A facelift is thrown around somewhat derisively when used to refer to a person or a car. It’s pretty much plastic surgery either way, but it’s sometimes necessary for improvements.
The changes to the 2017 Ford Escape shown at the LA Auto Show weigh heavily on the cosmetic side, but also include some functional changes to a popular compact crossover.
Still, with so many 2016 Escapes around, is it worth holding out in the hopes that newer is actually better?
Most noticeable is, well, the face of the new Ford Escape. At a glance, the Escape now looks a lot more like the larger and more expensive Ford Edge crossover, and it’s arguably a welcome upgrade over the outgoing front fascia. But overall, it isn’t my favorite design, partly because it looks like the front and rear ends came from two different cars. It’s subjective, however.

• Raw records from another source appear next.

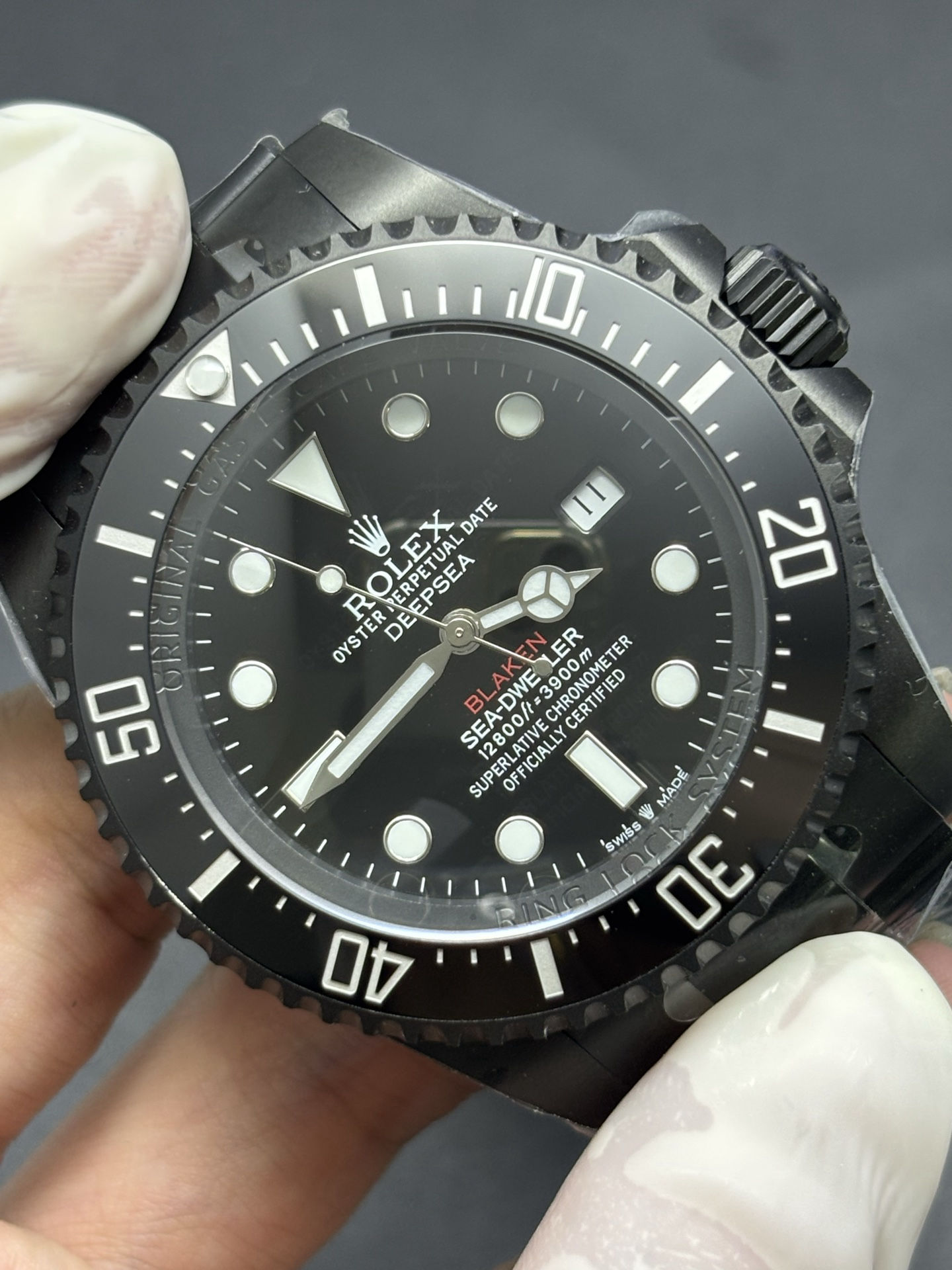 Sea-Dweller Deepsea Pro Hunter Blaken – Matte Black Sustainable 44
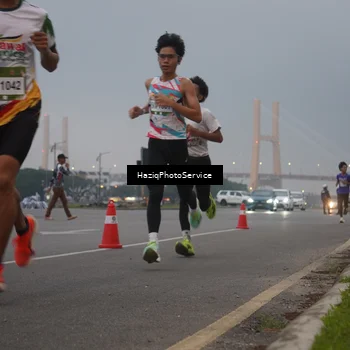 Runner Photo 7720596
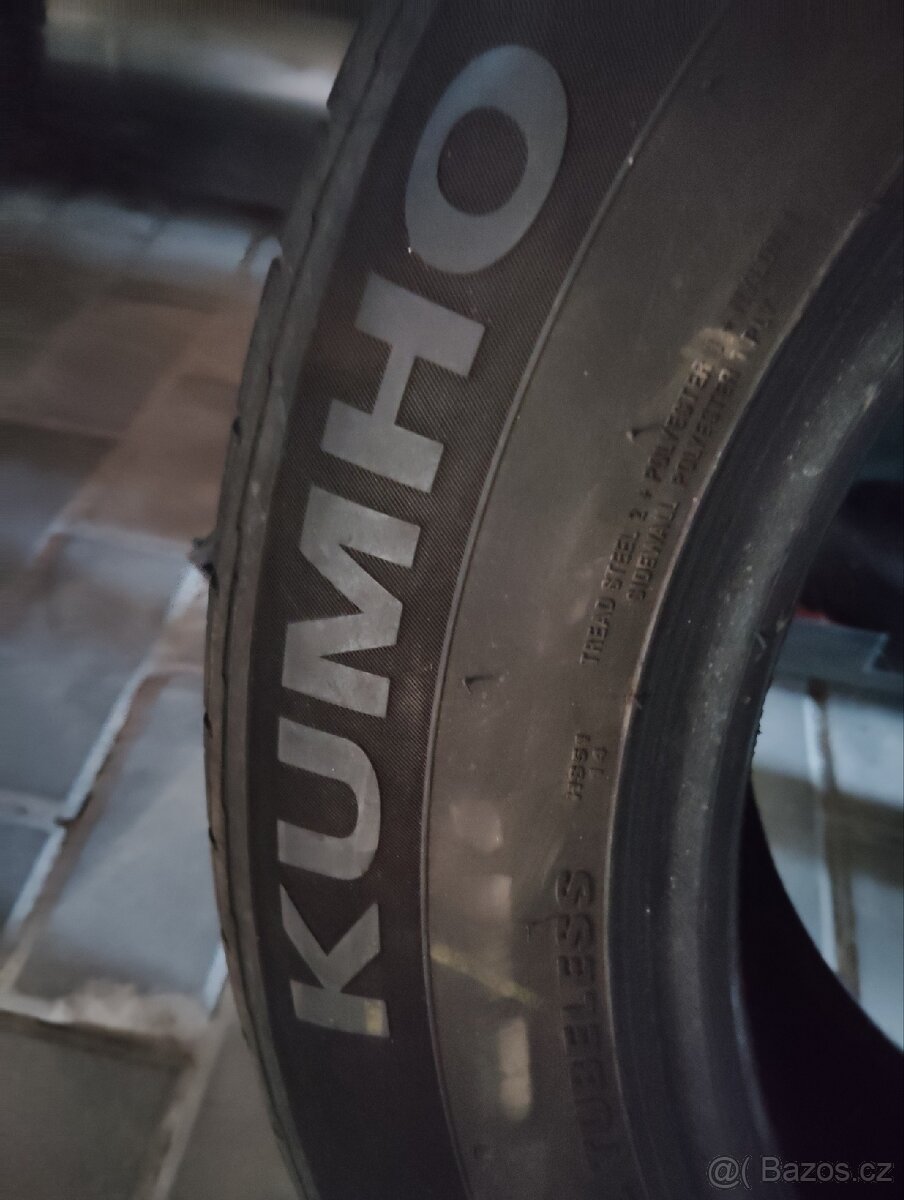 Pneu Kumho 205/60/16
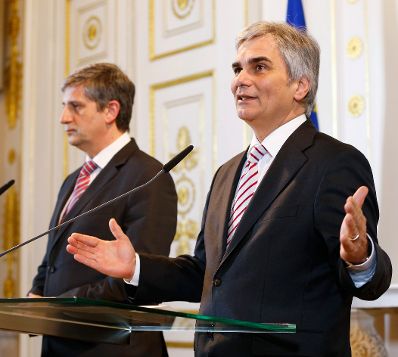 Bundeskanzler Werner Faymann (r.) mit Au&szlig;enminister und Vizekanzler Michael Spindelegger (l.) beim Pressefoyer nach dem Ministerrat am 18. Dezember 2012 im Bundeskanzleramt.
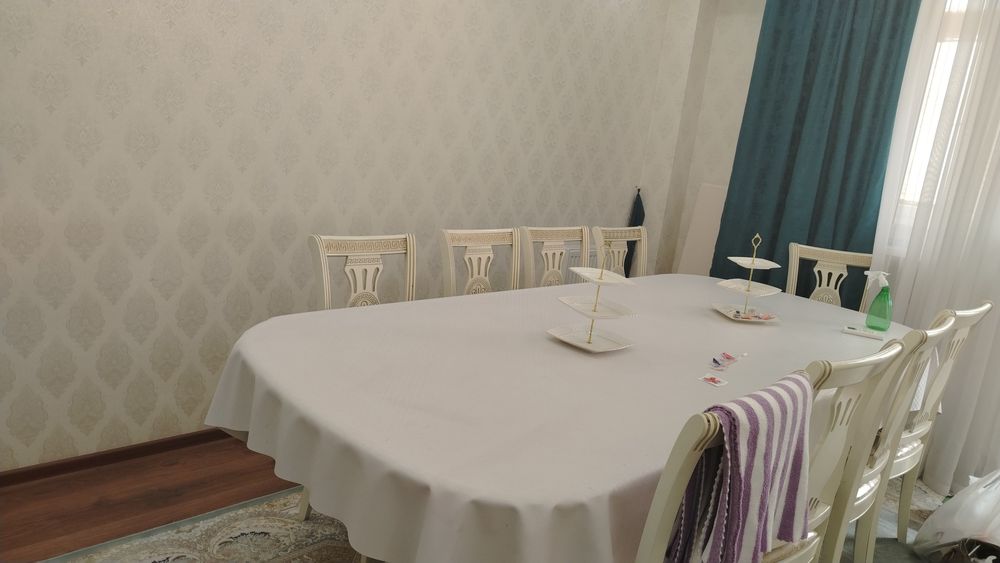 Диван, стол стулья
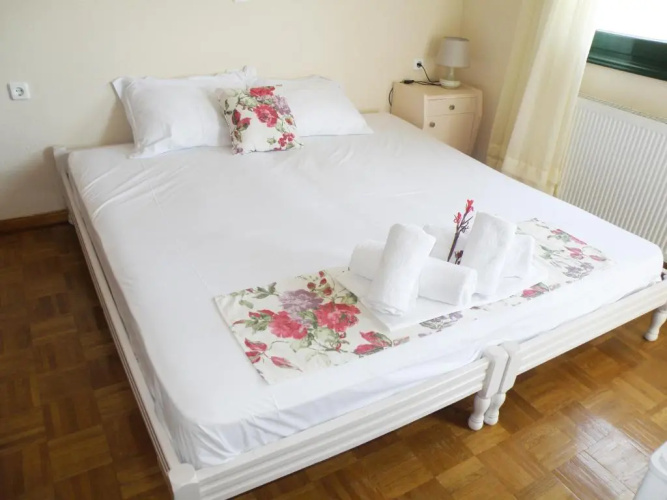 Villa Rodia 4 guests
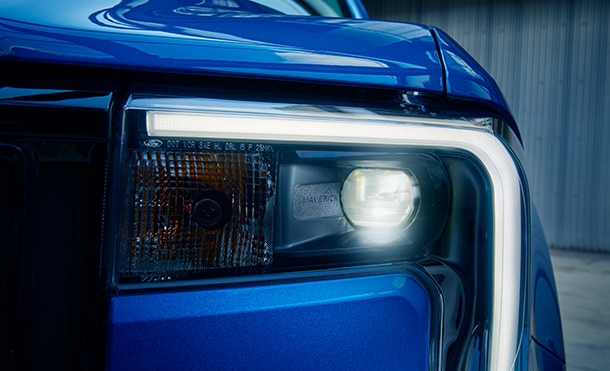 You can find the 2025 Ford Maverick in different colors, available in Puerto Rico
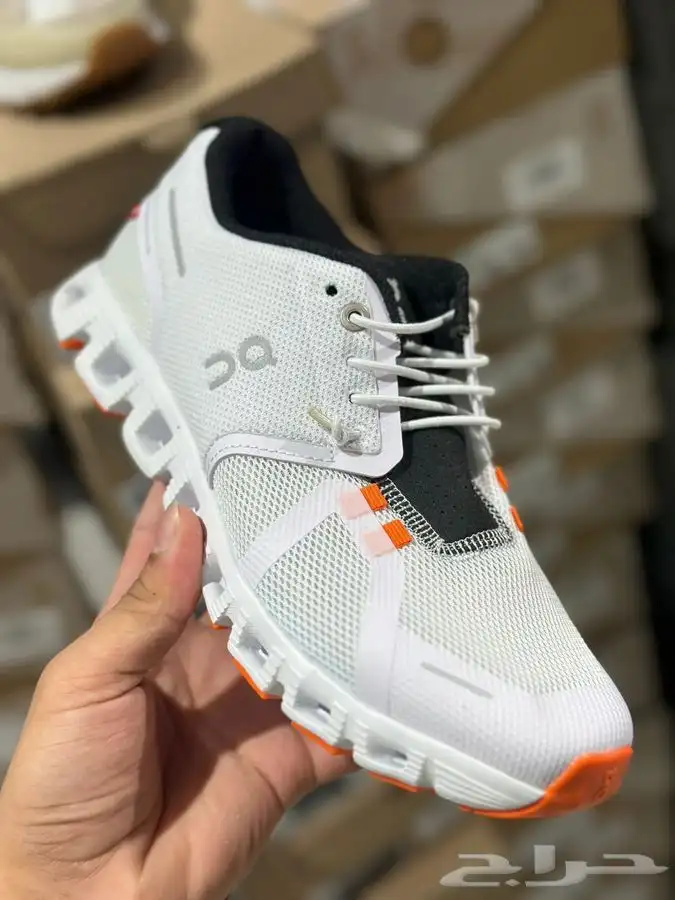 شوزات اون راننج 6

Things are also “facelifted” under the hood. While the base four-cylinder engine remains the same, most Escapes will get a new turbocharged 1.5-liter four-cylinder Ecoboost engine, which replaces a similarly sized engine in the 2016 models and should make a comparable 180 horsepower. A turbocharged 2.0-liter four-cylinder producing 245 horsepower will also be available in the new model. For 2017, the 1.5- and larger 2.0-liter engines get a standard Auto Stop-Start system, which cuts the engine off when you’re stationary in order to achieve better fuel economy. Ford pegs a 4-6 percent improvement over the outgoing Escape’s fuel economy.
Stop-start systems are common in premium and luxury cars, where they have mixed results in both aiding in fuel economy and disrupting the driving experience. We’ll have to drive the 2017 Escape to see how this addition has affected the car.
Perhaps the biggest improvement that was needed in the Escape was already made for the 2016 model year. The new Sync 3 system replaced MyFord Touch in mid-to-high trim Escapes, bringing in a simplified interface for changing radio, climate and navigation functions, as well as cutting down on some of the lag when making adjustments to those systems.
In the ‘17 Escape, Sync 3 is joined by Sync Connect, according to Ford, which uses an app on your smartphone to unlock and lock the car, start it and locate it. Vehicles like the Chevrolet Equinox and Hyundai Tucson have similar capabilities.
Other controls in the Escape are easier to use in the 2017 model, while a redesigned center console offers more space for storing items like wallets and phones. There are various tweaks here and there, but nothing that will make a current Escape driver feel out of place.
If you’re a tech buff, the 2017 Escape will be worth the wait when it arrives next year. But aside from a small increase in fuel economy, simplified controls and revised trim pieces, there isn’t a lot to steer bargain shoppers away from Ford Escapes that are already on dealer lots. If you’re in the market for an Escape and you like to walk out with a big savings, take a look at the existing models.